Pourtant, elle pouvait clairement voir le divertissement dans les regards des gardes romains, le sourire du vieil homme qui ne pouvait dissimuler son amusement. Tout cela n'était qu'une pièce de théâtre, une comédie bien orchestrée, et sa tribu en était consciente. Séléné le savait également. Cette réalisation fit grincer les dents de Lyreai.
Les Romains ne négociaient pas, ils imposaient leur volonté par la force et la violence. Ils avaient déjà remporté la victoire avant même que la guerre ne commence, et il n'y aurait pas de bataille, seulement une répression brutale. Ils étaient bien trop nombreux, trop organisés, trop puissants pour être vaincus. Alors, pourquoi avait-elle entrepris ce voyage risqué, qui l'éloignait de sa terre natale pour la livrer aux mains de ces prédateurs impitoyables ?
Que cherchait Séléné à travers tout cela ?
Lyreai sentit un frisson glacial lui parcourir l'échine en voyant le sourire condescendant sur les lèvres ridées du vieux sénateur.
- Vous nous considérez sans doute comme des insectes que vous pouvez écraser sous vos pieds, n'est-ce pas ? prononça-t-elle d'une voix aussi neutre que possible.

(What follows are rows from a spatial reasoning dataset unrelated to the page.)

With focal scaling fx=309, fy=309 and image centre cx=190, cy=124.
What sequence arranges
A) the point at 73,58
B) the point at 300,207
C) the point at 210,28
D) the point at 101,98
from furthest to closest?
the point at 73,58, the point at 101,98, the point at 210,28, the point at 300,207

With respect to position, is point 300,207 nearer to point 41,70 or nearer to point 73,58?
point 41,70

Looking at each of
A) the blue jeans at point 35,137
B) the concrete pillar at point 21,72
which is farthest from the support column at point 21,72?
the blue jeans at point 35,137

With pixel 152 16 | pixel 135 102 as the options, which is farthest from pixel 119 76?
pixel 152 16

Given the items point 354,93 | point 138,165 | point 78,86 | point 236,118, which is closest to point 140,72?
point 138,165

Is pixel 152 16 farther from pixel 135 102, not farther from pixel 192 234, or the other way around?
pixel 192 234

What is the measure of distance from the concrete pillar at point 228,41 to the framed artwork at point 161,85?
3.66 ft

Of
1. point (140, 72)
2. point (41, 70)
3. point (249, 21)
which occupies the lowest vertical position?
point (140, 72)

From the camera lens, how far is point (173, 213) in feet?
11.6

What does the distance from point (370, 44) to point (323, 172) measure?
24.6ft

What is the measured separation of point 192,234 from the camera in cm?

Le sénateur répondit d'un ton indifférent, mais mesquin :
- Hélas, tu es bien naïve... Nous ne négocions pas avec des tribus de sauvages comme la tienne. Quel intérêt ? Vous serez facilement écrasés sous notre fer."
Lyreai serrait les poings. Les Romains étaient trop puissants, leur empire trop vaste.
Elle baissa la tête et murmura, "Alors, pourquoi nous avez-vous invités ici ? Pourquoi nous avez-vous fait venir si vous saviez que vous n'alliez rien nous offrir ?"
Le sénateur haussa les épaules toujours avec indifférence.
"Pour vous montrer la grandeur de Rome. Pour vous rappeler que vous n'êtes rien."
Lyreai garda le silence, sachant que la conversation était terminée. Lentement, elle fit demi-tour, sentant les regards moqueurs des gardes romains peser sur son dos, et quitta la salle du Sénat, laissant derrière elle l'ombre de la défaite et de l'amertume.